[Captioned web image data]
• • • • • • •

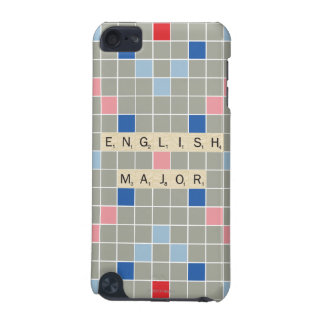 English Major iPod Touch 5G Cases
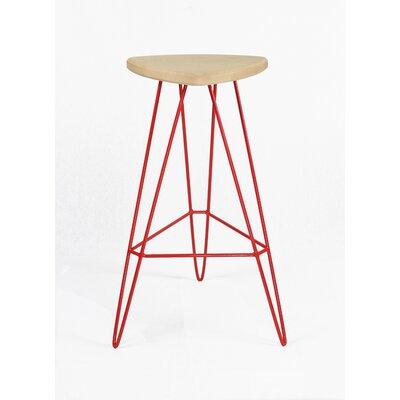 Madison Bar Stool Seat Finish: Maple, Base Color: Red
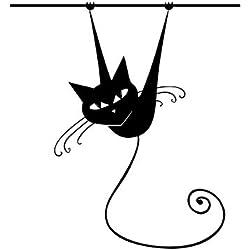 Animal negro gato en poste sala de estar pegatinas de pared decoración del hogar vinilo removible apliques de pared mural 58 * 62 cm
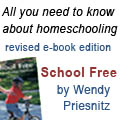 School Free homeschooling book by Wendy Priesnitz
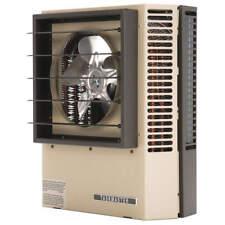 """MARKEL PRODUCTS G1G5105N Sspnd Elct Wl/Ceil Heatr,17-3/4""""H,277V"""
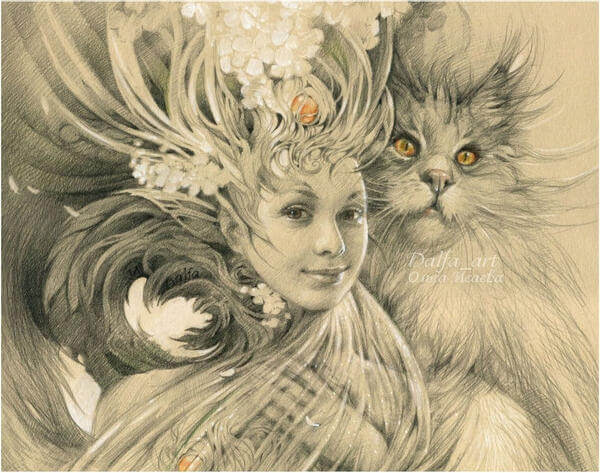 01-Woods-fairy-and-her-guardian-Olga-www-designstack-co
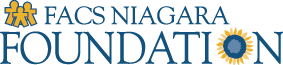 FACS Niagara Foundation Logo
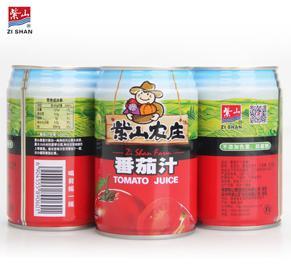 vwin博彩番茄浓缩果蔬汁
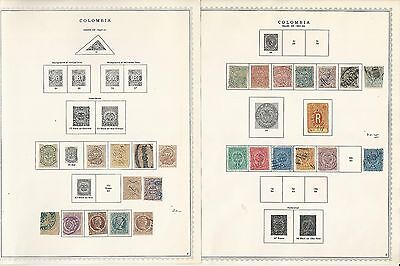 Columbia Collection 1859 to 1972 on Minkus Specialty Pages, SCV $485, 90 Pages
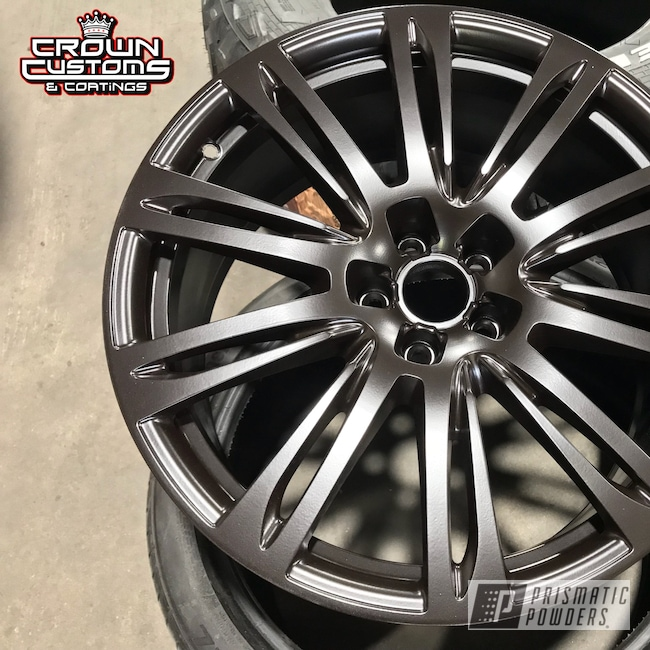 Powder Coating: Wheels,Automotive,Audi Wheels,Powder Coated Audi Rims,Dark Chocolate PSB-6690,Audi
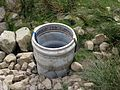 Entrance to Boxhead Pot on Leck Fell in Lancashire.jpg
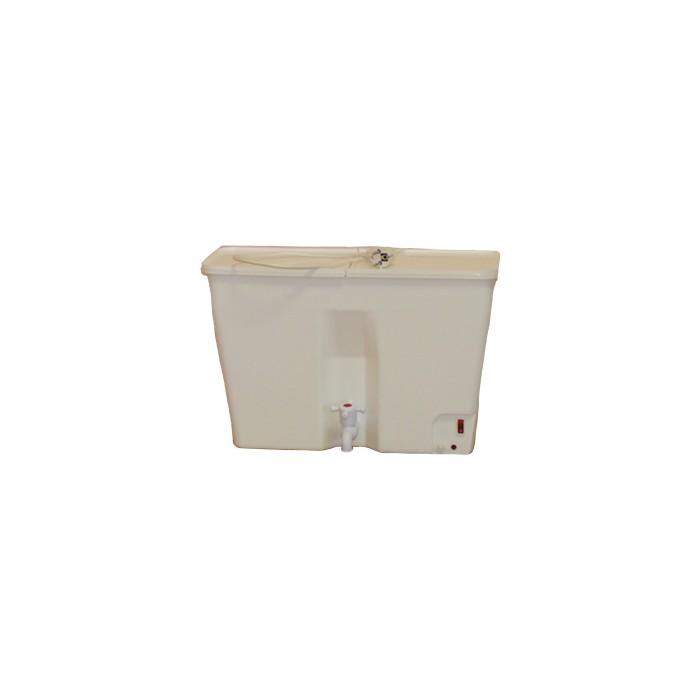 Резервоар за вода с нагревател 22 л.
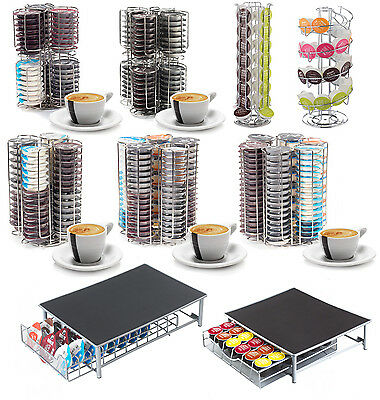 Revolving Coffee Pod Holder Capsule Stand compatible with Tassimo or Dolce Gusto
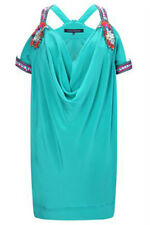 French Connection 100% Silk Mint Green Embellished Dress Size 16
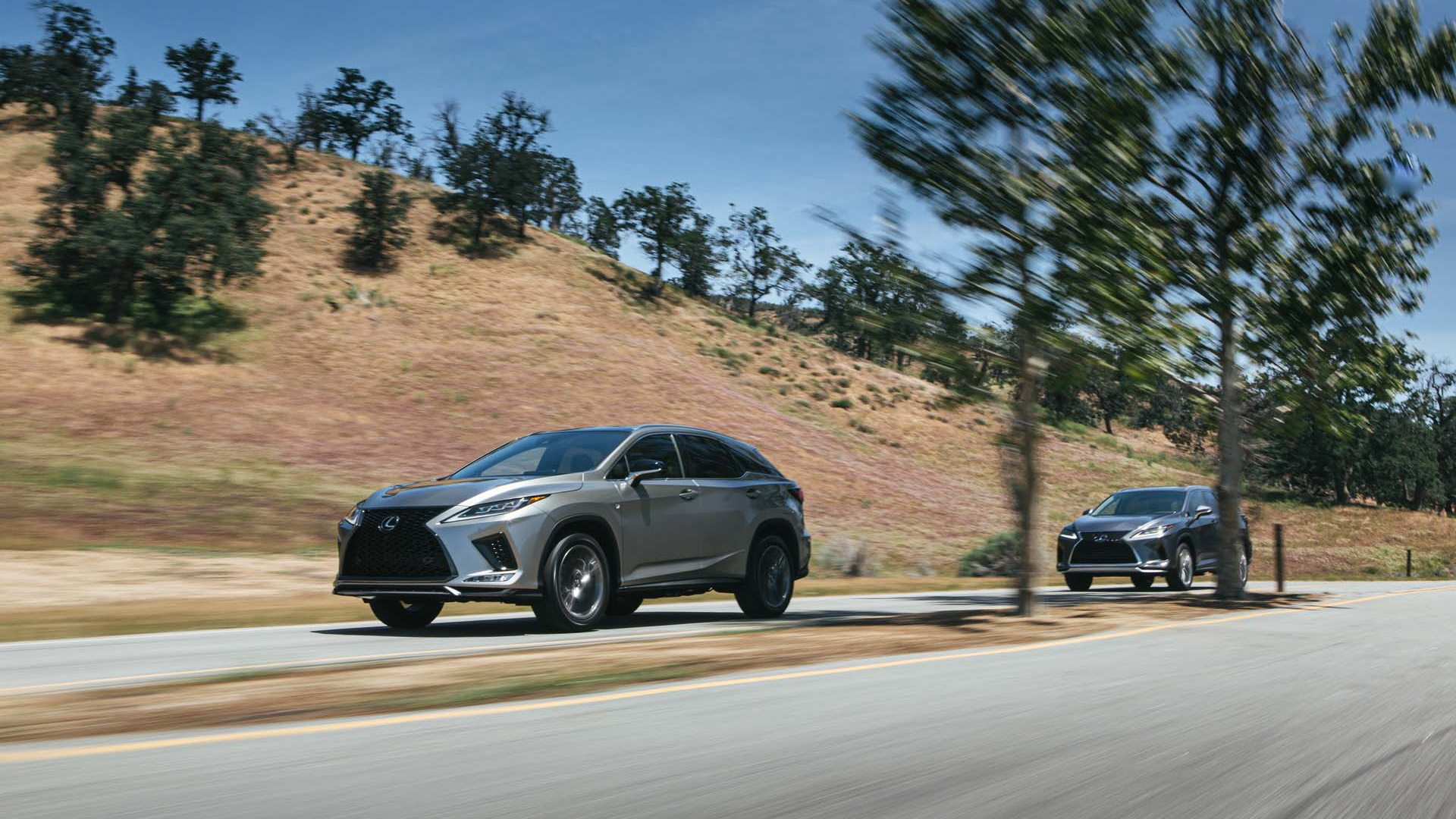 2020 Lexus Rx Gets A Nip A Tuck And A Touchscreen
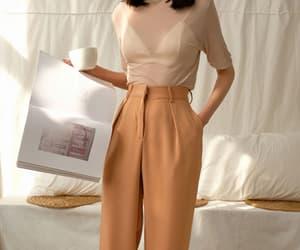 asian fashion, kfashion, and fashion style image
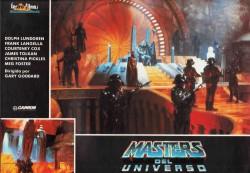 Властелины Вселенной / Masters of Universe (Дольф Лундгрен, 1987) Df5b55480739224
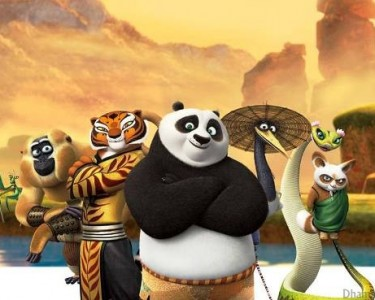 Kung Fu Panda 3Photo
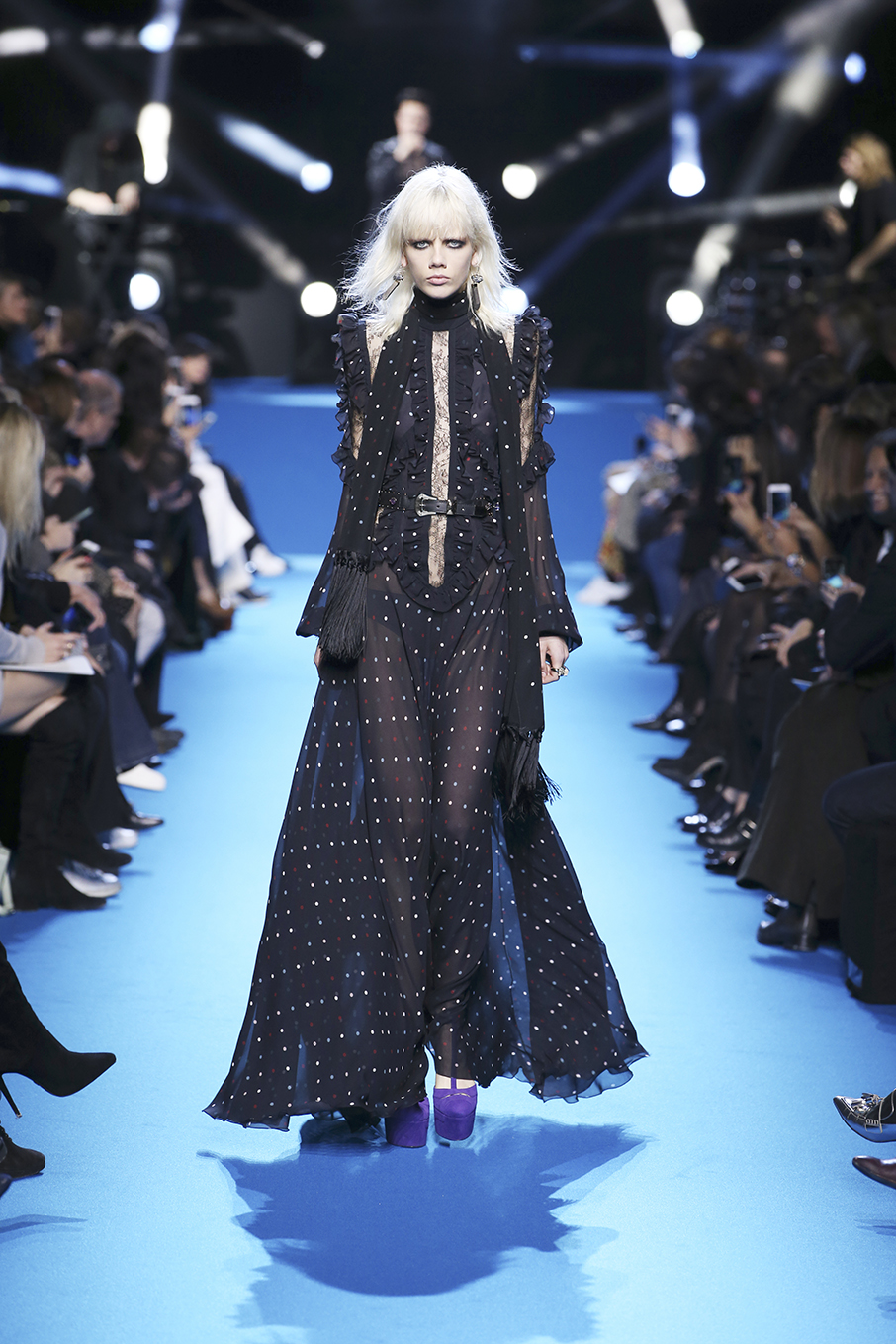 elie-saab-ready-to-wear-aw-2016-17-20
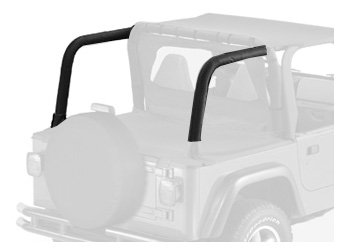 Bestop 80020-15 Black Denim Sport Bar Cover for 1997-2002 Wrangler TJ with or Without Factory soundbar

• • • • • • •

- [Task requirements]: Write out all the entries word for word, but drop the pictures.

- [Result below]:
 English Major iPod Touch 5G Cases
 Madison Bar Stool Seat Finish: Maple, Base Color: Red
 Animal negro gato en poste sala de estar pegatinas de pared decoración del hogar vinilo removible apliques de pared mural 58 * 62 cm
 School Free homeschooling book by Wendy Priesnitz
 """MARKEL PRODUCTS G1G5105N Sspnd Elct Wl/Ceil Heatr,17-3/4""""H,277V"""
 01-Woods-fairy-and-her-guardian-Olga-www-designstack-co
 FACS Niagara Foundation Logo
 vwin博彩番茄浓缩果蔬汁
 Columbia Collection 1859 to 1972 on Minkus Specialty Pages, SCV $485, 90 Pages
 Powder Coating: Wheels,Automotive,Audi Wheels,Powder Coated Audi Rims,Dark Chocolate PSB-6690,Audi
 Entrance to Boxhead Pot on Leck Fell in Lancashire.jpg
 Резервоар за вода с нагревател 22 л.
 Revolving Coffee Pod Holder Capsule Stand compatible with Tassimo or Dolce Gusto
 French Connection 100% Silk Mint Green Embellished Dress Size 16
 2020 Lexus Rx Gets A Nip A Tuck And A Touchscreen
 asian fashion, kfashion, and fashion style image
 Властелины Вселенной / Masters of Universe (Дольф Лундгрен, 1987) Df5b55480739224
 Kung Fu Panda 3Photo
 elie-saab-ready-to-wear-aw-2016-17-20
 Bestop 80020-15 Black Denim Sport Bar Cover for 1997-2002 Wrangler TJ with or Without Factory soundbar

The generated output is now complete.